▶ INFORMATION PROVIDED
┌──
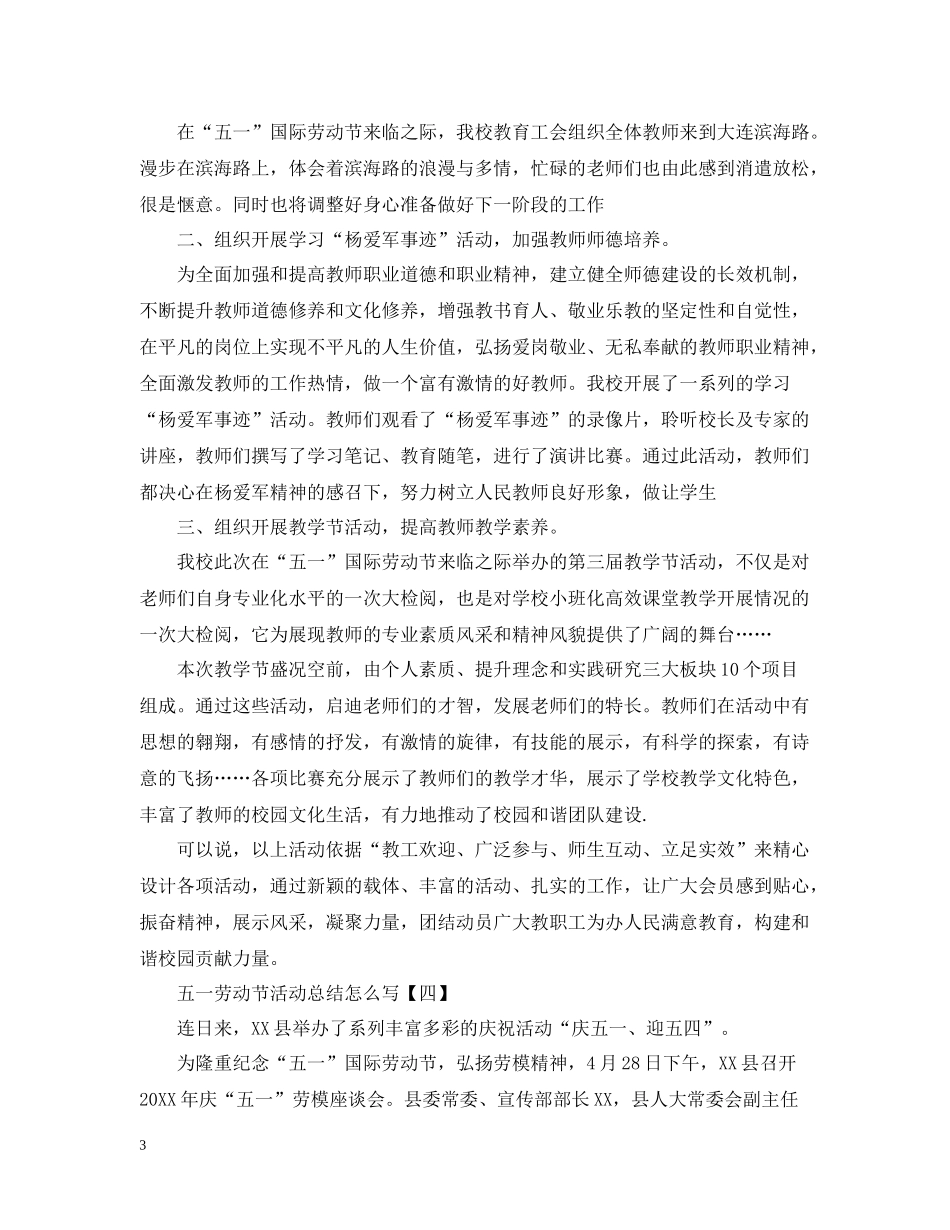 五一劳动节活动总结怎么写_第3页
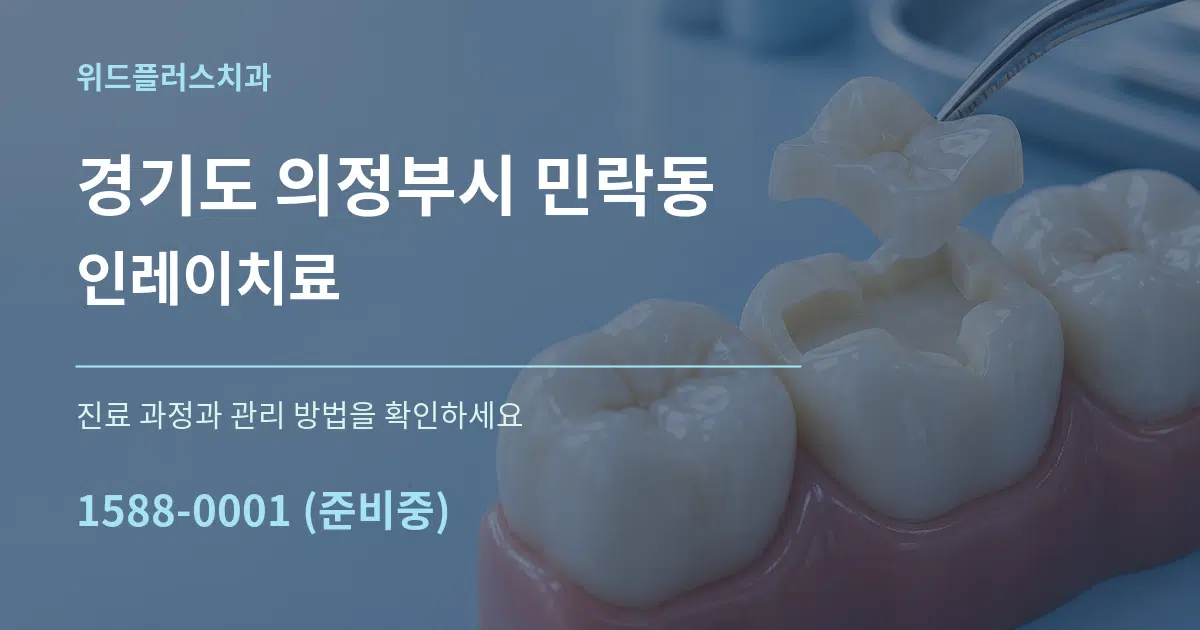 경기도 의정부시 민락동 인레이치료 서비스 이용 안내 그래픽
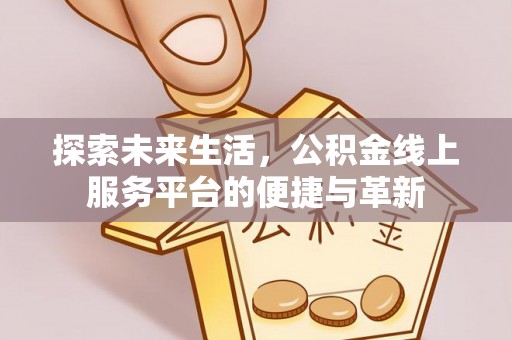 茅箭探索未来生活，公积金线上服务平台的便捷与革新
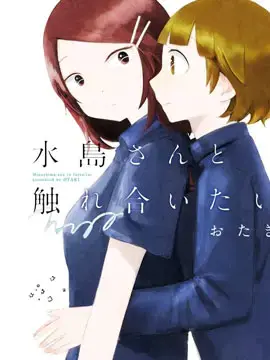 想与水岛同学相互触碰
└──
▶ YOUR INSTRUCTIONS
Give every line of the listing above again, exactly, with no images.

▶ RESPONSE
 五一劳动节活动总结怎么写_第3页
 경기도 의정부시 민락동 인레이치료 서비스 이용 안내 그래픽
 茅箭探索未来生活，公积金线上服务平台的便捷与革新
 想与水岛同学相互触碰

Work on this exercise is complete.